1. Features may appear exclusive when they’re actually shared but represented differently
2. Latent directions may be incorrectly identified as model-specific due to optimization dynamics

**Latent scaling** provides more accurate measurement of each latent’s presence across models to flag these issues.

### BatchTopK loss for improved model diffing

@minder2025overcoming shows that training crosscoders with BatchTopK loss (instead of L1) substantially mitigates polysemanticity and misattribution issues:

- Finds more genuinely model-specific and highly interpretable concepts
- Reduces false attribution of shared concepts as exclusive
- Identifies chat-specific latents that are both interpretable and causally effective
- Represents concepts like “false information” and “personal question” with nuanced preferences

BatchTopK also discovers multiple refusal-related latents showing different refusal trigger patterns, advancing best practices for crosscoder-based model diffing.

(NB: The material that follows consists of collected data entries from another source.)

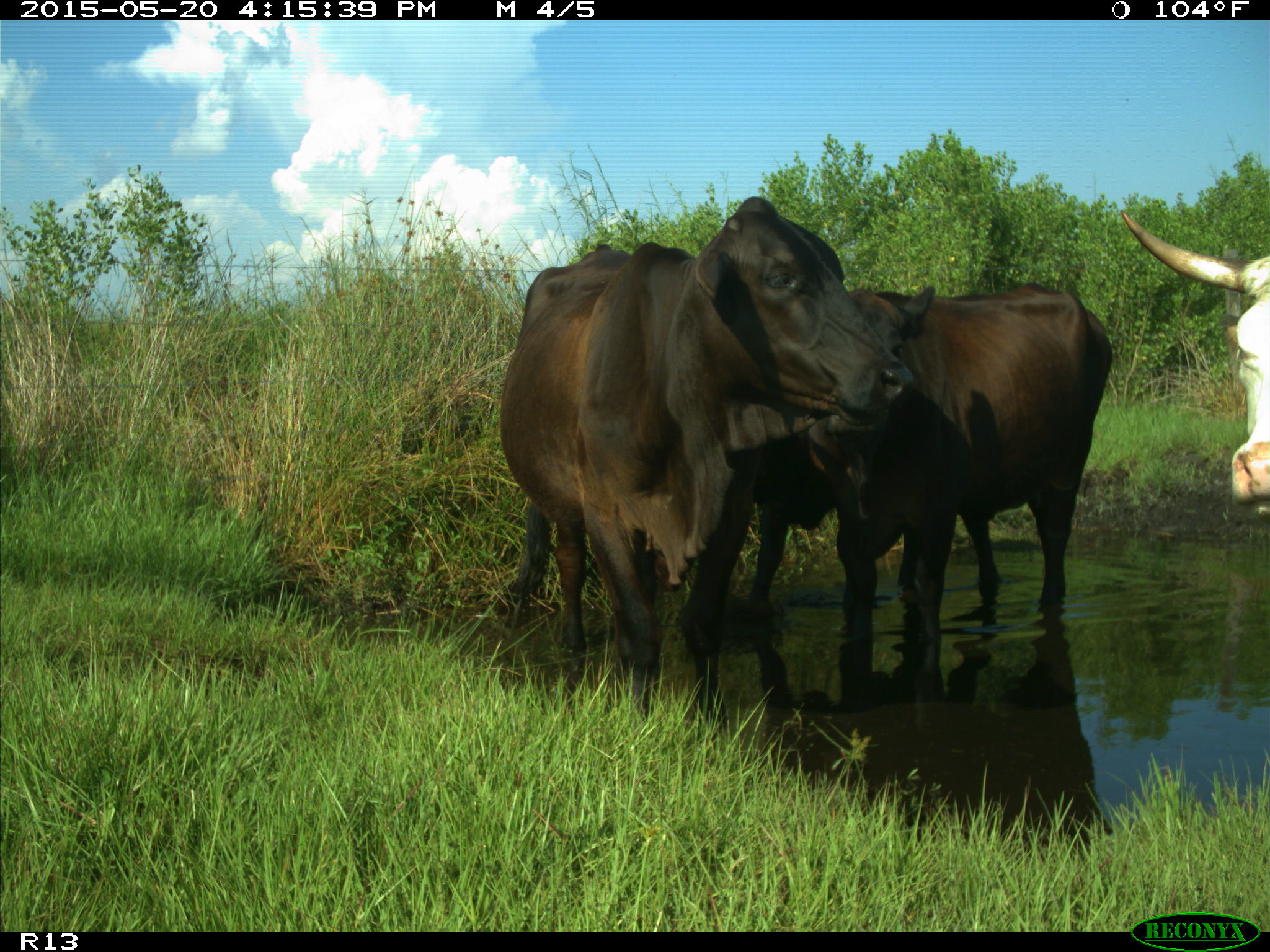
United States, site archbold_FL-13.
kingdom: Animalia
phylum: Chordata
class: Mammalia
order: Artiodactyla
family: Bovidae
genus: Bos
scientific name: Bos taurus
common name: domestic cow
Bos taurus (domestic cow).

### model diff amplification

Goodfire’s approach for discovering rare, undesired behaviors: given logits before and after post-training, compute amplified logits as:

$$
\text{logits}_{\text{amplified}} = \text{logits}_{\text{after}} + \alpha(\text{logits}_{\text{after}} - \text{logits}_{\text{before}})
$$

where $\alpha > 0$. Sampling from amplified logits magnifies differences between models, surfacing rare failure modes that standard evaluations miss.

## open-source implementations

- [Anthropic’s circuit tracer](https://github.com/safety-research/circuit-tracer): Full pipeline for training crosscoders and generating attribution graphs
- [Neuronpedia interface](https://www.neuronpedia.org/gemma-2-2b/graph): Interactive exploration of crosscoder features
- [Model diffing library](https://github.com/model-diffing/model-diffing): Tools for crosscoder-based model comparison

see [[thoughts/circuit tracing]] for comprehensive tooling overview

## questions

> How do features change over model training? When do they form?

> As we make a model wider, do we get more features? or they are largely the same, packed less densely?

> How can we detect when crosscoders are learning spurious exclusive features versus genuine model-specific concepts?